SageMaker

Overview

AWS SageMaker is Amazon AWS’s fully managed machine learning infrastructure as a service offering. It provides a hodgepodge of ML features, the most salient of which are its model training API and its hosted Jupyter notebooks interface.

Training a model via SageMaker requires also interacting with Amazon S3, which it uses for artifact storage, and Amazon ECR, which it uses for Docker image storage.

To learn more about this product see “Building fully custom machine learning models on AWS SageMaker: a practical guide”.

Specs

SageMaker can run training jobs on a broad variety of instances types and sizes, which vary widely in capabilities and cost. The full list is available in the SageMaker pricing guide. Multi-machine (distributed) training is also possible.

By default training will be performed on a ml.c4.2xlarge instance, which provides 8 cores, 15 GB of RAM, and no GPU on a 2.9 GHz Intel Xeon. At time of writing this costs $0.557/hour. To learn how to specify alternative runtime environments see the section “Advanced configuration”.

How it works

You first build a Docker image defining your model environment locally, which gets uploaded to Amazon’s container registry service, AWS ECR. SageMaker pulls this Docker image into an EC2 instance of your chosing configured with the SageMaker AMI, then runs the image. After execution terminates, it picks up any outputs written to the opt/ml/ folder and compresses them to a tarfile on S3.

To download your model artifact, down load the file written to S3 and extract it.

Requirements

You will need to have an account in AWS, and your account credentials must be available locally (see the AWS docs for help with this).

You will need to have Docker installed and running. If your model requires a GPU, you must furthermore have an Nvidia GPU and the nvidia docker toolchain installed, and it must also use a container definition that has this toolchain installed. An easy way to get this environment is to build your image inside of a SageMaker notebook.

Your training artifact must write model artifact(s) to the /opt/ml/model folder during its execution. SageMaker targets these files for extraction. You probably don’t want to do when you are running your training job locally. You can check the FAHR_EXECUTION_ENVIRONMENT environment variable to decide where to save your files:

import os
# running remotely, e.g. launched via "fahr fit"
if os.environ.get('FAHR_EXECUTION_ENVIRONMENT') == 'sagemaker':
    model.save('/opt/ml/model/model.h5')
# running locally, e.g. launched via "python"
else:
    model.save('model.h5')

Your current IAM user must have permission to get and assume an execution role with the following permissions: SageMaker full access, ECR read-write access, S3 read-write access, EC2 run access. If you do not have such a role you will need to create one.
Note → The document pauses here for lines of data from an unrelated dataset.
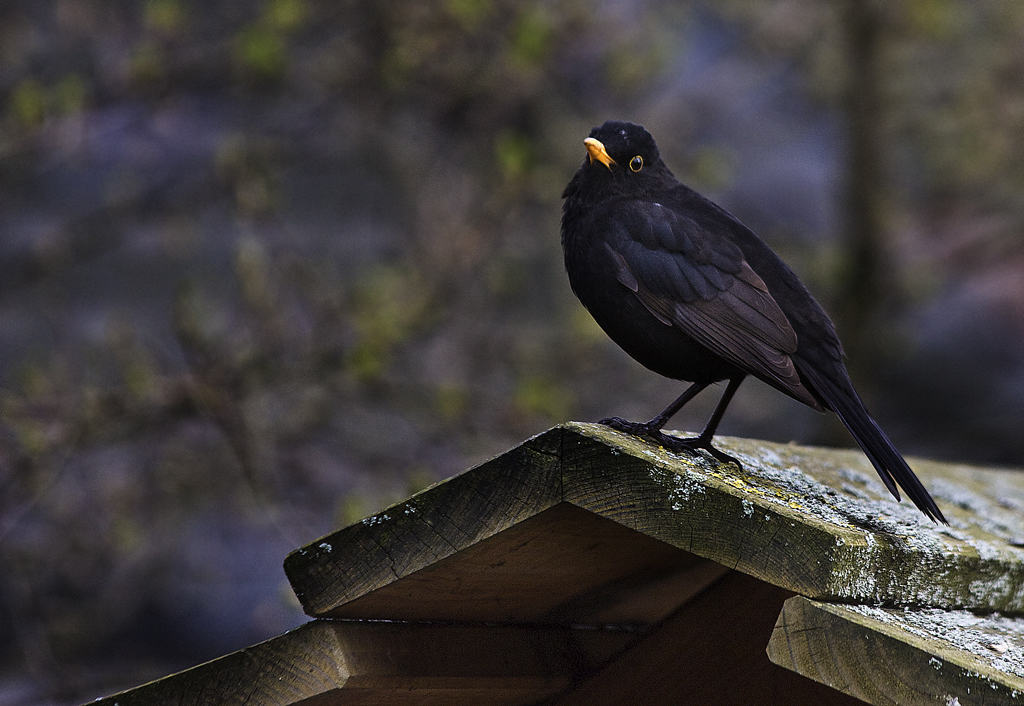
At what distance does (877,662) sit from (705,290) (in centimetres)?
101

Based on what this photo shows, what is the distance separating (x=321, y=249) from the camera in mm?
6527

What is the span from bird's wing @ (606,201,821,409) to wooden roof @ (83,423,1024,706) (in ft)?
0.72

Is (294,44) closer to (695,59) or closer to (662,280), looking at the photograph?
(695,59)

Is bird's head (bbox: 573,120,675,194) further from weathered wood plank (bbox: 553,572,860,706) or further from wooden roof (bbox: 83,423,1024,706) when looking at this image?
weathered wood plank (bbox: 553,572,860,706)

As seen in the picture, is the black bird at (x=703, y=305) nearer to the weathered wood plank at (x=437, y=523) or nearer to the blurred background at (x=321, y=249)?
the weathered wood plank at (x=437, y=523)

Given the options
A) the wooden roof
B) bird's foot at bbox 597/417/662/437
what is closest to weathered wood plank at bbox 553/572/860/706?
the wooden roof

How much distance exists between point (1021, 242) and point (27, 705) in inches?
222

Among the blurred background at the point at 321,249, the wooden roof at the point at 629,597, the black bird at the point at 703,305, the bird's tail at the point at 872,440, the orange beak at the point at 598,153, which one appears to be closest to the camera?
the wooden roof at the point at 629,597

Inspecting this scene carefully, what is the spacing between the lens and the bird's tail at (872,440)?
79.7 inches

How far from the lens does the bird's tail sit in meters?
2.02

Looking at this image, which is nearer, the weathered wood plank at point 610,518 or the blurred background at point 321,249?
the weathered wood plank at point 610,518

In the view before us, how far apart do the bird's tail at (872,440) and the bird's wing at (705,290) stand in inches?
1.9

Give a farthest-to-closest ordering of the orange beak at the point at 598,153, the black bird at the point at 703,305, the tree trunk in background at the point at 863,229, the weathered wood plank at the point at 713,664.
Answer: the tree trunk in background at the point at 863,229
the orange beak at the point at 598,153
the black bird at the point at 703,305
the weathered wood plank at the point at 713,664

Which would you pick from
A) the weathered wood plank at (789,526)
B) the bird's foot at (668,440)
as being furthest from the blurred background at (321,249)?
the weathered wood plank at (789,526)
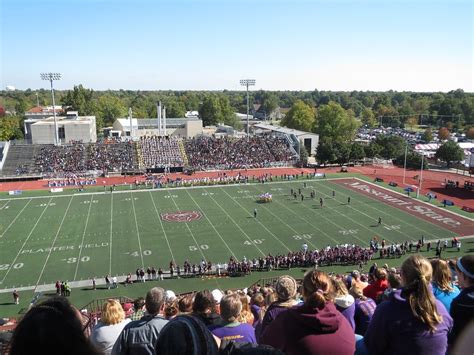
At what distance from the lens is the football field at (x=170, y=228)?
25656 millimetres

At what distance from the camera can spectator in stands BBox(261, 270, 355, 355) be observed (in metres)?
3.62

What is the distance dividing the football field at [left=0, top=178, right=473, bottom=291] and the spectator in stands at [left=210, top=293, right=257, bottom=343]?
21.1 m

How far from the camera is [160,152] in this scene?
2360 inches

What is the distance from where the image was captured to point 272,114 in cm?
16325

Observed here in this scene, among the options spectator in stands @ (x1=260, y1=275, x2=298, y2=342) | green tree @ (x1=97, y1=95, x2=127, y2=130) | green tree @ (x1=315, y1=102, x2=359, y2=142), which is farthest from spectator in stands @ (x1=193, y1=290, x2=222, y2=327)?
green tree @ (x1=97, y1=95, x2=127, y2=130)

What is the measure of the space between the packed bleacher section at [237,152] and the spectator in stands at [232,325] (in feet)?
170

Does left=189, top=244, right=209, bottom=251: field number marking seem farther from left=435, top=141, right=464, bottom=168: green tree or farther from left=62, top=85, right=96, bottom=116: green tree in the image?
left=62, top=85, right=96, bottom=116: green tree

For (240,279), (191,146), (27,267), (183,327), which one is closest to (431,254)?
(240,279)

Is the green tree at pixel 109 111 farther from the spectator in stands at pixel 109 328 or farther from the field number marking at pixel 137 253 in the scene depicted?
the spectator in stands at pixel 109 328

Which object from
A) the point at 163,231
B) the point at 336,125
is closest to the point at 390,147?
the point at 336,125

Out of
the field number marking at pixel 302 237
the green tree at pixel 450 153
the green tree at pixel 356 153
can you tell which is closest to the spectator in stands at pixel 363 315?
the field number marking at pixel 302 237


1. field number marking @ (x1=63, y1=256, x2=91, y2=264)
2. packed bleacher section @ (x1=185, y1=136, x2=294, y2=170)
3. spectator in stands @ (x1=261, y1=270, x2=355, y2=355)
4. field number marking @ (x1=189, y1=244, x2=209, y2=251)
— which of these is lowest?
field number marking @ (x1=63, y1=256, x2=91, y2=264)

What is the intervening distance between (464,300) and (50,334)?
4.00m

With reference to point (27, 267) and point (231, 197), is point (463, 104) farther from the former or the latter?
point (27, 267)
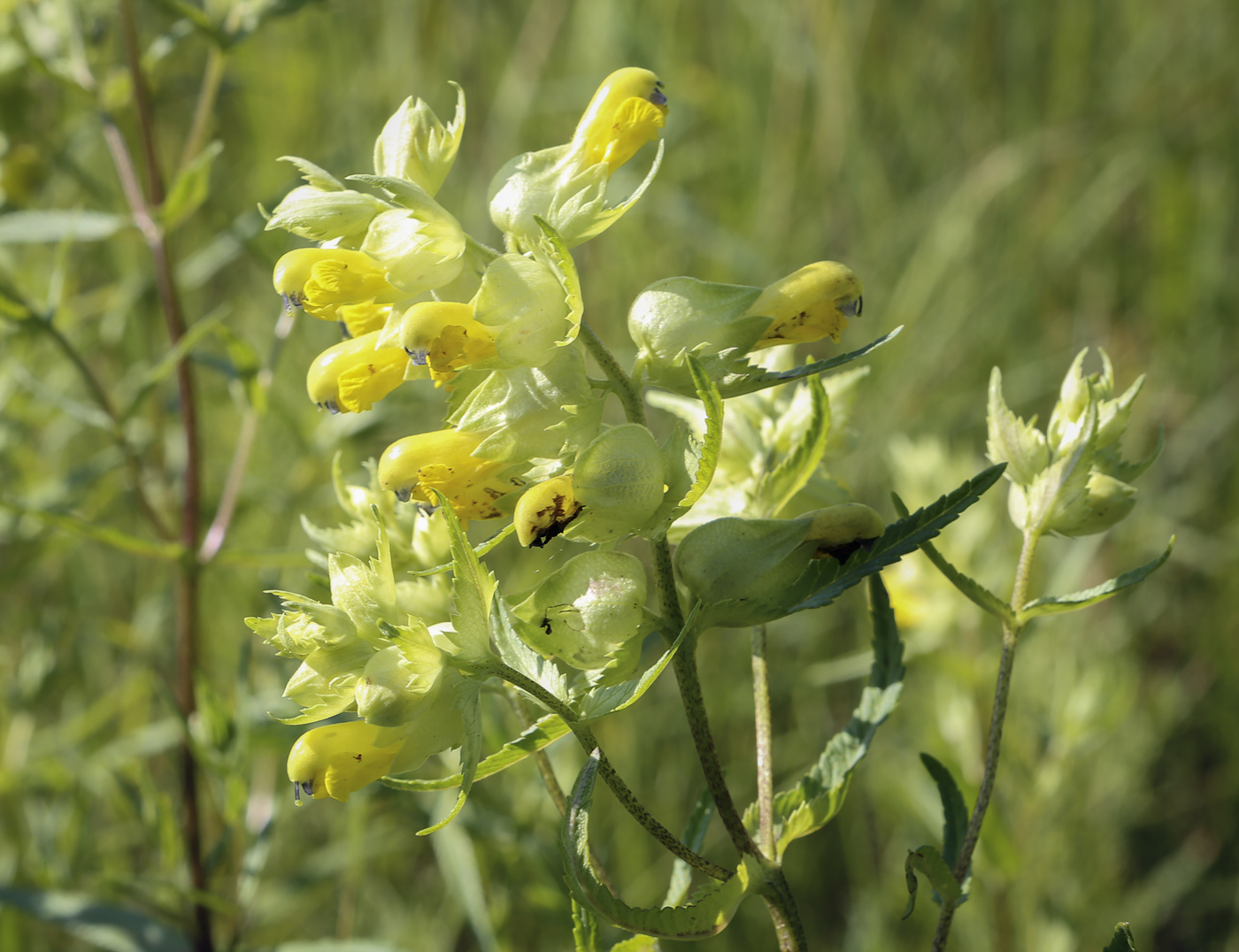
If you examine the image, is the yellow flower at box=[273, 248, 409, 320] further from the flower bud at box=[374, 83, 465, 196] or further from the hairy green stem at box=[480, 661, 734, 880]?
the hairy green stem at box=[480, 661, 734, 880]

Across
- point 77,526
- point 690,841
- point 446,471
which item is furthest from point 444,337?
point 77,526

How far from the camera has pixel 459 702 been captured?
0.68 m

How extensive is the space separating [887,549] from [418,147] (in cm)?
48

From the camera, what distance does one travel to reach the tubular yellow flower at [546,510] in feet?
2.22

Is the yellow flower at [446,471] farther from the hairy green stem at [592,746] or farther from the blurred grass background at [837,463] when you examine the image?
the blurred grass background at [837,463]

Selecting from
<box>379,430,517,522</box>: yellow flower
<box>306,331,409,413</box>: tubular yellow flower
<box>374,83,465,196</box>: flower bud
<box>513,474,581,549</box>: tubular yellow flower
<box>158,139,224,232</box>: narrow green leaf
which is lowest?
<box>513,474,581,549</box>: tubular yellow flower

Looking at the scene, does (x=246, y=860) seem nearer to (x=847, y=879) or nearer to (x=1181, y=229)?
(x=847, y=879)

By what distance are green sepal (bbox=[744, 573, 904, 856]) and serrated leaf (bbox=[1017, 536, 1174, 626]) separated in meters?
0.12

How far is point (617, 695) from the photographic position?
2.21 feet

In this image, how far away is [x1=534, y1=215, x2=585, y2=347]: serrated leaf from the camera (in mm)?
648

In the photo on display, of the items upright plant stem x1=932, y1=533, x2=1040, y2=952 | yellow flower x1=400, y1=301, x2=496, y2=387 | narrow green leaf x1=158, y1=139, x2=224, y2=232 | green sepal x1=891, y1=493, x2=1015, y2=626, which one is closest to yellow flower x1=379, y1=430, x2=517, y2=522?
yellow flower x1=400, y1=301, x2=496, y2=387

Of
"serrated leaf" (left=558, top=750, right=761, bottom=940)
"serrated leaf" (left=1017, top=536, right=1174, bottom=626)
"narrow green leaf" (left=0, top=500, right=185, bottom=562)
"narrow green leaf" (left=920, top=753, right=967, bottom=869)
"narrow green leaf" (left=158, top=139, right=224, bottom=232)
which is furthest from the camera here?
"narrow green leaf" (left=158, top=139, right=224, bottom=232)

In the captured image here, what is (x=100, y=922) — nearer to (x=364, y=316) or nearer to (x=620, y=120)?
(x=364, y=316)

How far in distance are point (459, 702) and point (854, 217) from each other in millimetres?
2360
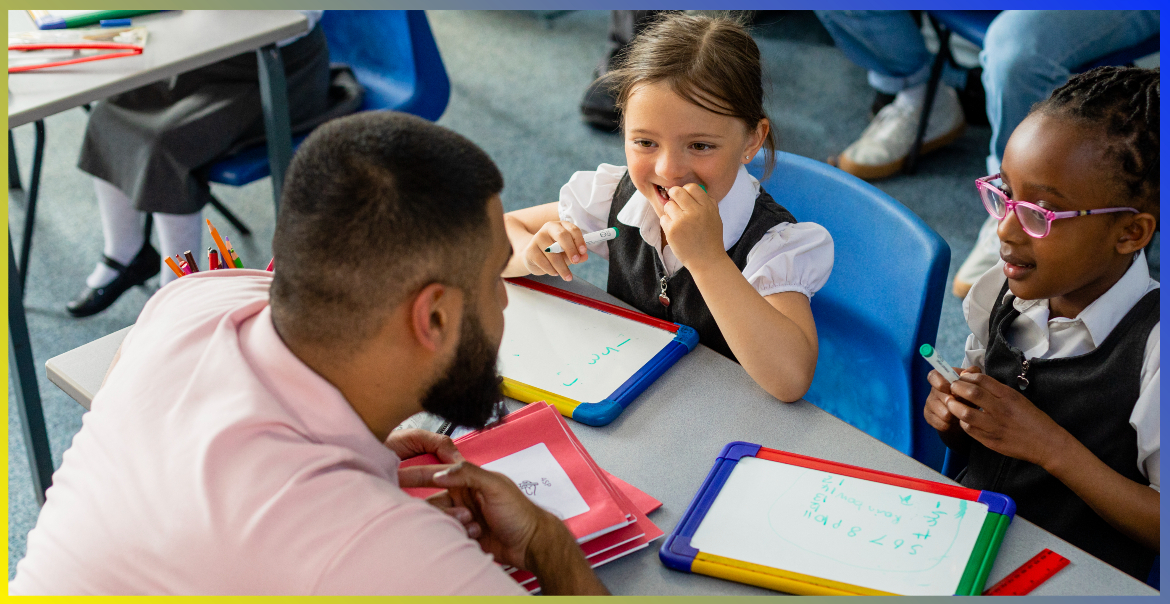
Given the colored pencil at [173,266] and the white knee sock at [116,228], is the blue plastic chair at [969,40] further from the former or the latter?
the white knee sock at [116,228]

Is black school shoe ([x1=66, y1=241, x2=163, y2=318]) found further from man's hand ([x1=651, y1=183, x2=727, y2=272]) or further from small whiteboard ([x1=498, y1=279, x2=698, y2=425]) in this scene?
man's hand ([x1=651, y1=183, x2=727, y2=272])

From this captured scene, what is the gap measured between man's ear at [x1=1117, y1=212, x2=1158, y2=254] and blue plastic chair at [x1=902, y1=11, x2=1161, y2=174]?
1.32m

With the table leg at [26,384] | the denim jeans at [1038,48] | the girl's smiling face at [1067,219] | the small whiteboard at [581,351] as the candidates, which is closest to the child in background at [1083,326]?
the girl's smiling face at [1067,219]

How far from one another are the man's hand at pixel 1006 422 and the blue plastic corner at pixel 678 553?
0.37 m

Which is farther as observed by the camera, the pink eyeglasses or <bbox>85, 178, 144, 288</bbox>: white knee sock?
<bbox>85, 178, 144, 288</bbox>: white knee sock

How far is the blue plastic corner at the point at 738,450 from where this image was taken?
0.97 meters

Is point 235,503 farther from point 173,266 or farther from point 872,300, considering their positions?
point 872,300

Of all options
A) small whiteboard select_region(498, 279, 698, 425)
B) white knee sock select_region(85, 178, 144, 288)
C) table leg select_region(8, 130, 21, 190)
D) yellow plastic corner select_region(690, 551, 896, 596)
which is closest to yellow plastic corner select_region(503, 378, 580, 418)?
small whiteboard select_region(498, 279, 698, 425)

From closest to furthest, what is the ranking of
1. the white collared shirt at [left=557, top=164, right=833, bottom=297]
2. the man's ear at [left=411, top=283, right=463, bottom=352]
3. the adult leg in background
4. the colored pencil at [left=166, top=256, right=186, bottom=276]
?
1. the man's ear at [left=411, top=283, right=463, bottom=352]
2. the colored pencil at [left=166, top=256, right=186, bottom=276]
3. the white collared shirt at [left=557, top=164, right=833, bottom=297]
4. the adult leg in background

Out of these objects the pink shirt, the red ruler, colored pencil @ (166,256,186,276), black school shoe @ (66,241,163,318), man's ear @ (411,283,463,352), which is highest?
man's ear @ (411,283,463,352)

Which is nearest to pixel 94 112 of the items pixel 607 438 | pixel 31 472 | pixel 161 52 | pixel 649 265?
pixel 161 52

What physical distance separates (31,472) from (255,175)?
2.47 ft

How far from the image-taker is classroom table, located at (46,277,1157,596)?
2.80ft

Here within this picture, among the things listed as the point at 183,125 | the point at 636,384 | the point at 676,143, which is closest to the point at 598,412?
the point at 636,384
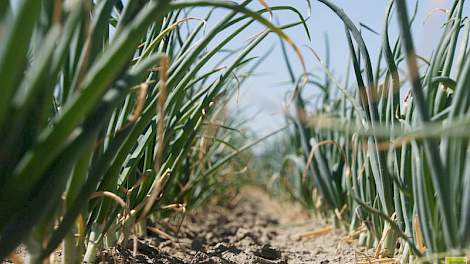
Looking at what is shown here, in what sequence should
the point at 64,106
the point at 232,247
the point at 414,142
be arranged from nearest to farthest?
the point at 64,106 → the point at 414,142 → the point at 232,247

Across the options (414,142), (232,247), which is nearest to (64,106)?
(414,142)

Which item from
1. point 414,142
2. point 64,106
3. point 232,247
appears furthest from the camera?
point 232,247

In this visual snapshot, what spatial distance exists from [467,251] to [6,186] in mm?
627

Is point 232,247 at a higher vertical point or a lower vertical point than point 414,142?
lower

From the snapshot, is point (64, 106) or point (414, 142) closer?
point (64, 106)

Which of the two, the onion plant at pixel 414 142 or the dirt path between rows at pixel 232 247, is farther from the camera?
the dirt path between rows at pixel 232 247

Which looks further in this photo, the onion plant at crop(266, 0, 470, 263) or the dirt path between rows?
the dirt path between rows

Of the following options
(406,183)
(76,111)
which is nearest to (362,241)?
(406,183)

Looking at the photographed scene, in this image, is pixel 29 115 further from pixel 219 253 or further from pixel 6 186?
pixel 219 253

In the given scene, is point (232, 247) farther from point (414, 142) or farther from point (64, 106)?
point (64, 106)

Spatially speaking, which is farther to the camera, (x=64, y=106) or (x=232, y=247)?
(x=232, y=247)

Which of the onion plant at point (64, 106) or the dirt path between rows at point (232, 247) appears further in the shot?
the dirt path between rows at point (232, 247)

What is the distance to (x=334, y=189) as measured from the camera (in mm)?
2129

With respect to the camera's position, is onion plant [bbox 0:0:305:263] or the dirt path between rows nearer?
onion plant [bbox 0:0:305:263]
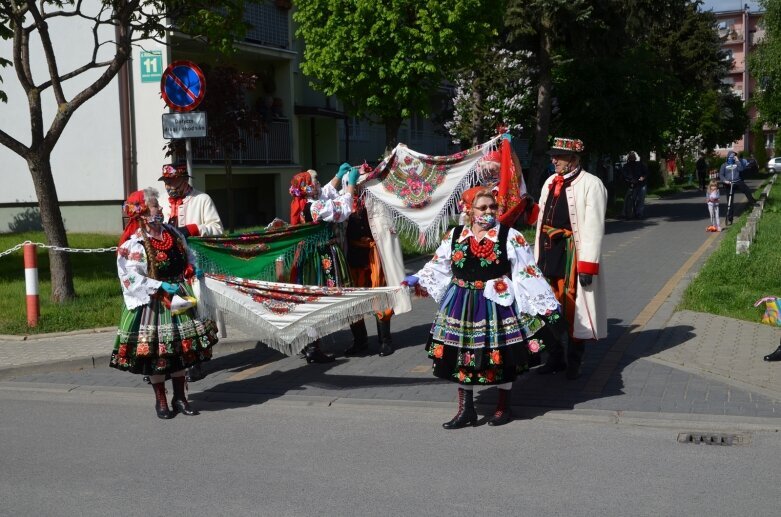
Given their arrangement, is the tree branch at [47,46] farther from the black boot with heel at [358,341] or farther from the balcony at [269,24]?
the balcony at [269,24]

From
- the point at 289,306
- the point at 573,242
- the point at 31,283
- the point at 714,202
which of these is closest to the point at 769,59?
the point at 714,202

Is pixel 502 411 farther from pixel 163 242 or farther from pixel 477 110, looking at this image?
pixel 477 110

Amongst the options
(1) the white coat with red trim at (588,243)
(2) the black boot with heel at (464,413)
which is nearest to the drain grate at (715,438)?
(2) the black boot with heel at (464,413)

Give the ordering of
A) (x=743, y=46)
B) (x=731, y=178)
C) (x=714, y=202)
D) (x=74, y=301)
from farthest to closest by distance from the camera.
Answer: (x=743, y=46), (x=731, y=178), (x=714, y=202), (x=74, y=301)

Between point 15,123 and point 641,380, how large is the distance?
19.5 metres

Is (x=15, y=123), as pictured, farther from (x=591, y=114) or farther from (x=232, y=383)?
(x=232, y=383)

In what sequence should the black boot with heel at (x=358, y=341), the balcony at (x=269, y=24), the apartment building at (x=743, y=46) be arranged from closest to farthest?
1. the black boot with heel at (x=358, y=341)
2. the balcony at (x=269, y=24)
3. the apartment building at (x=743, y=46)

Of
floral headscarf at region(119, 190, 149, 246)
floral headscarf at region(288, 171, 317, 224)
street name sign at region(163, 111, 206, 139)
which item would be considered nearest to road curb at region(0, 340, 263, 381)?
floral headscarf at region(288, 171, 317, 224)

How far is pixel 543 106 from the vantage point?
2569 centimetres

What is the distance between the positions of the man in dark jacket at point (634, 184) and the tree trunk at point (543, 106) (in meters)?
2.58

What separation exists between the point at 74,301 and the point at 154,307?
17.9 feet

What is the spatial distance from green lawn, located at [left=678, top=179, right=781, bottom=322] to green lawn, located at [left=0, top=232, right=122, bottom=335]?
695 centimetres

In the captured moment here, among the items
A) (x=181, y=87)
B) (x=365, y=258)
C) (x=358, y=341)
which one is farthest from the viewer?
(x=181, y=87)

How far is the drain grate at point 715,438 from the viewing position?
623cm
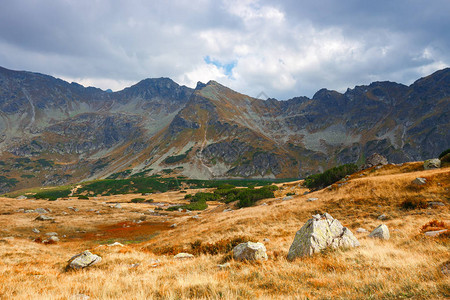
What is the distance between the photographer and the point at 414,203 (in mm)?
19516

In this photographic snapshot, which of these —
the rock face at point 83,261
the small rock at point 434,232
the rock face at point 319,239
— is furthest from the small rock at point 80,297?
the small rock at point 434,232

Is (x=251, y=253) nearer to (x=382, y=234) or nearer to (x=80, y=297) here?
(x=80, y=297)

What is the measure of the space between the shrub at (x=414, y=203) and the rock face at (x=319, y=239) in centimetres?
1318

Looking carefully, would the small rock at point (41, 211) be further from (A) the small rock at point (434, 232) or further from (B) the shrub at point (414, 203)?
(B) the shrub at point (414, 203)

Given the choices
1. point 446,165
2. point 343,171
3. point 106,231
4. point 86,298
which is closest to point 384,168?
point 446,165

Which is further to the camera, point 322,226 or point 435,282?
point 322,226

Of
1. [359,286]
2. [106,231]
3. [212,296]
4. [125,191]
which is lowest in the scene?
[125,191]

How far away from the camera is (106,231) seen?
36.7 metres

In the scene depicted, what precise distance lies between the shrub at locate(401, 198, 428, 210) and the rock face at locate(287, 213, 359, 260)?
13182 mm

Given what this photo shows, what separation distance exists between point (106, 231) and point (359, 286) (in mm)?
40902

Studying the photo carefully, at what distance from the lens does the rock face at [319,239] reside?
34.4 ft

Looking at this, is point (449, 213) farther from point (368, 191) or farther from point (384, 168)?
point (384, 168)

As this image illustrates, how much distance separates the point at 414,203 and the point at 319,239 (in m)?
15.6

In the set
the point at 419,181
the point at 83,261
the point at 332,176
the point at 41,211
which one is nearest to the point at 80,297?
the point at 83,261
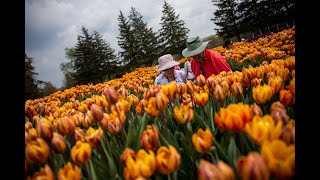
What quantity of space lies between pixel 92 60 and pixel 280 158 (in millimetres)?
44518

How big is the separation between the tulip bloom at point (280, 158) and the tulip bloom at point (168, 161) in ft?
1.21

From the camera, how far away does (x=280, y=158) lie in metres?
0.86

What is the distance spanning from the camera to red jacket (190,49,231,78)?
18.9 ft

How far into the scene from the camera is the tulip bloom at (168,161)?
3.54 ft

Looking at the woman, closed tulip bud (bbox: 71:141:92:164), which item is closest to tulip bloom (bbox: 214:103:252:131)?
closed tulip bud (bbox: 71:141:92:164)

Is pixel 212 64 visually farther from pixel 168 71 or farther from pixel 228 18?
pixel 228 18

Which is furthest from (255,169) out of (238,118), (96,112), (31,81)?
(31,81)

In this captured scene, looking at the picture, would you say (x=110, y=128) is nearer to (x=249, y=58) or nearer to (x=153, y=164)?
(x=153, y=164)

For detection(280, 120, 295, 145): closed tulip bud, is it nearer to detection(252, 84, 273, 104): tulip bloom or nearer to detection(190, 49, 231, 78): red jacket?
detection(252, 84, 273, 104): tulip bloom

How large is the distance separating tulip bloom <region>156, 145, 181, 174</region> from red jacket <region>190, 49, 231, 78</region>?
4.73 m

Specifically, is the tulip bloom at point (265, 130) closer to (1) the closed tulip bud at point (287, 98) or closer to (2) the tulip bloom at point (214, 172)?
(2) the tulip bloom at point (214, 172)

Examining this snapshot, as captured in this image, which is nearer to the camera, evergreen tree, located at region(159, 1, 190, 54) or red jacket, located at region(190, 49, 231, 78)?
red jacket, located at region(190, 49, 231, 78)

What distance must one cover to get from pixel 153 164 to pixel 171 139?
0.49 meters
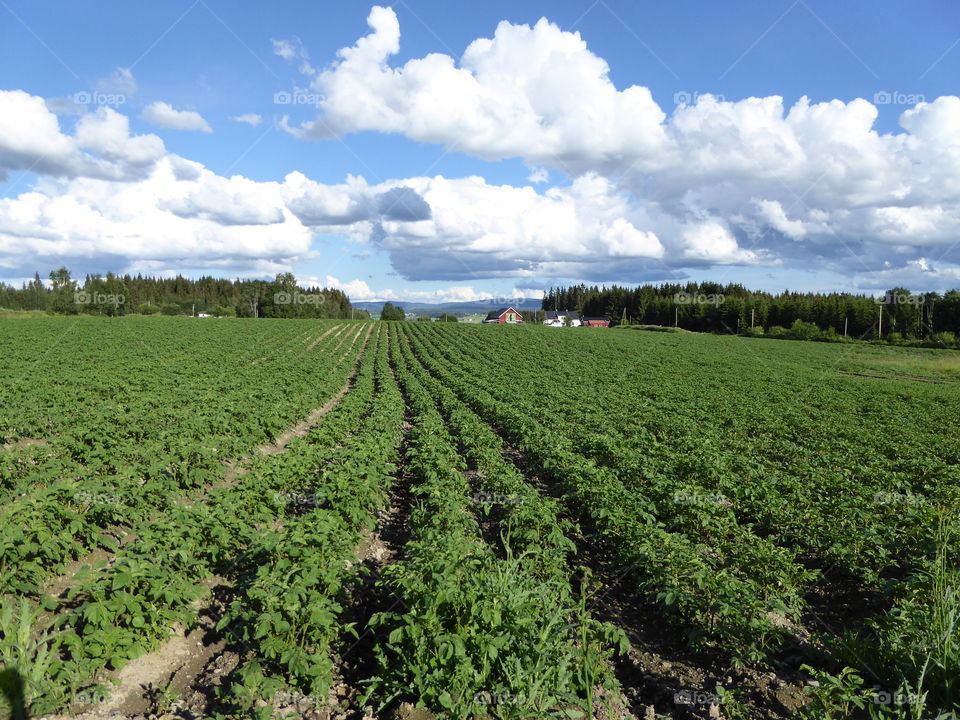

The S3 output path parameter must point to an S3 path that your current IAM user has read access to.

Basic usage

To run a training job on AWS SageMaker:

$ fahr fit $MODEL_ARTIFACT_FILEPATH \
    --train-driver='sagemaker' \
    --config.output_path=$S3_ARTIFACT_DIRECTORY \
    --config.role_name=$EXECUTION_ROLE_NAME

To download the model artifact after training is complete:

$ fahr fetch $LOCAL_TARGET_DIRECTORY \
    $MODEL_IMAGE_TAG \
    $S3_ARTIFACT_FILEPATH

Where:

  • $MODEL_ARTIFACT_FILEPATH is the a path to the file defining the model artifact.
  • $S3_ARTIFACT_DIRECTORY is the S3 directory the model artifact will be deposited in.
  • $MODEL_IMAGE_TAG is the Docker image tag associated with the model. It is dependent on the model filepath: e.g. if $MODEL_ARTIFACT_FILEPATH=.../foo/model.py then $MODEL_IMAGE_TAG=foo/model.
  • $EXECUTION_ROLE_NAME is the nice name of the role that SageMaker will assume whilst running this training job.

Limitations

The Amazon EC2 GPU instances that back SageMaker training runs provide CUDA version 9 and cuDNN version 7. When performing GPU training, the base image for your container must be one compatible with these two library versions. For Tensorflow for example this means that your image must be in the 1.5.0 through 1.12.0 version range (source).

Advanced configuration

You can configure what kind and number of compute instance you will use by passing --config.train_instance_count=$COUNT and --config.train_instance_type=$TYPE to fahr fit. For a list of options see the SageMaker pricing guide.